Awal Mula Ide Brilian
Perjalanan tim menuju kemenangan nasional dimulai dari pengamatan sederhana terhadap permasalahan lokal di Kendari dan sekitarnya. Sebagai kota pesisir yang memiliki potensi besar dalam sektor perikanan, Kendari menjadi inspirasi bagi para mahasiswa untuk menciptakan solusi inovatif yang dapat meningkatkan produktivitas sektor tersebut.
Muhammadi Pratama, ketua tim dan mahasiswa semester enam Jurusan Teknik Informatika, menjelaskan bahwa ide awal muncul ketika mereka melakukan riset lapangan di beberapa tambak ikan milik masyarakat lokal. “Kami menemukan bahwa mayoritas petani ikan masih menggunakan metode konvensional dalam memantau kualitas air. Mereka harus turun langsung ke tambak berkali-kali setiap harinya untuk mengecek kondisi air. Padahal, jika ada perubahan drastis pada pH, suhu, atau kandungan oksigen terlarut, ikan bisa mati dalam hitungan jam,” ujar Pratama ketika diwawancarai di ruang Unit Sobat Kampus, Rabu (19/4/2026).

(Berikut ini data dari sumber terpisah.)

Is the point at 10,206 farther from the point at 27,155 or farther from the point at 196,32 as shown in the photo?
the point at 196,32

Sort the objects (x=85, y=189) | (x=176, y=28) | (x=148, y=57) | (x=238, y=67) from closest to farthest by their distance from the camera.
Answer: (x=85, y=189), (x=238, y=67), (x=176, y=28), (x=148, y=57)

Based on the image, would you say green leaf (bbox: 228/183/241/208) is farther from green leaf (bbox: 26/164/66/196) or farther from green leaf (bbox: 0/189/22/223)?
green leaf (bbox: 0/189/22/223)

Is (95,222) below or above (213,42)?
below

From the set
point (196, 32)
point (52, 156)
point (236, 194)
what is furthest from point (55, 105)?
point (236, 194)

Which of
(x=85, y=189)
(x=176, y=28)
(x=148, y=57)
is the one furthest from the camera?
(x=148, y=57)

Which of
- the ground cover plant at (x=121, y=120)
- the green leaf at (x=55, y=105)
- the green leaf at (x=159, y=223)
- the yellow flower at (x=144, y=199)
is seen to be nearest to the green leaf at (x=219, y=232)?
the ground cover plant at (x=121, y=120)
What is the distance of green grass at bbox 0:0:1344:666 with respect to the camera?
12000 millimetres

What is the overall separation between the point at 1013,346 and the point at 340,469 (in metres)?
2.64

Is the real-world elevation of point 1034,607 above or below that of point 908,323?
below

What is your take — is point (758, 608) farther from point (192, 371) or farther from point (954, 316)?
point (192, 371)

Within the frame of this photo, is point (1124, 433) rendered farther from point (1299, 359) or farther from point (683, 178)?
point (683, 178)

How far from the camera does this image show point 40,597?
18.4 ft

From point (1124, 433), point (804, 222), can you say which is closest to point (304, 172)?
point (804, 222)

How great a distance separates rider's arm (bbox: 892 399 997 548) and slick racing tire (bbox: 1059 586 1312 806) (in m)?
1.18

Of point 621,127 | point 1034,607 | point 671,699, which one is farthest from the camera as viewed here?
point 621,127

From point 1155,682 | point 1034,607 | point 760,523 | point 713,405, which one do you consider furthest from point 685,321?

Dari pengamatan tersebut, tim yang juga terdiri dari Siti Nurhaliza (Teknik Elektro), Ahmad Ridho Syahlevi (Bisnis Digital), dan Nur Aida Mahmudan (Teknik Industri) ini mulai mengembangkan konsep sistem monitoring otomatis yang dapat memberikan informasi real-time kepada petani ikan melalui perangkat mobile mereka.
Proses Pengembangan dan Inovasi
Pengembangan AquaHealth Monitor memakan waktu kurang lebih delapan bulan, melibatkan riset mendalam tentang sensor IoT, pemrograman aplikasi mobile, dan aspek bisnis. Para mahasiswa ini tidak hanya bekerja sendirian, melainkan mendapatkan bimbingan intensif dari dosen pembimbing mereka.
Dr. Bambang Irawan, S.T., M.T., dosen pembimbing proyek sekaligus Kepala Lab Teknologi Informasi Universitas Muhammadiyah Kendari, mengatakan bahwa tim ini menunjukkan dedikasi yang sangat tinggi dalam mengembangkan inovasi mereka. “Mereka rutin datang ke lab hingga larut malam, bereksperimen dengan berbagai jenis sensor, dan melakukan testing berkali-kali di lapangan. Komitmen seperti ini yang membedakan mereka dari tim lain,” ungkap Dr. Irawan dengan penuh bangga.
Sistem AquaHealth Monitor yang mereka kembangkan dilengkapi dengan sensor canggih yang dapat mengukur parameter kualitas air seperti pH, suhu, kandungan oksigen terlarut, turbiditas, dan amonia. Semua data yang dikumpulkan akan ditransmisikan secara real-time ke aplikasi mobile dan dashboard web yang user-friendly. Petani ikan dapat mengakses informasi ini kapan saja dan di mana saja, bahkan ketika mereka sedang berada jauh dari tambak mereka.
Fitur unggulan lainnya adalah sistem alert otomatis yang akan mengirimkan notifikasi push kepada petani jika ada indikasi perubahan abnormal dalam parameter kualitas air. Dengan demikian, petani dapat segera mengambil tindakan preventif sebelum situasi menjadi kritis dan mengakibatkan kerugian ekonomi yang signifikan.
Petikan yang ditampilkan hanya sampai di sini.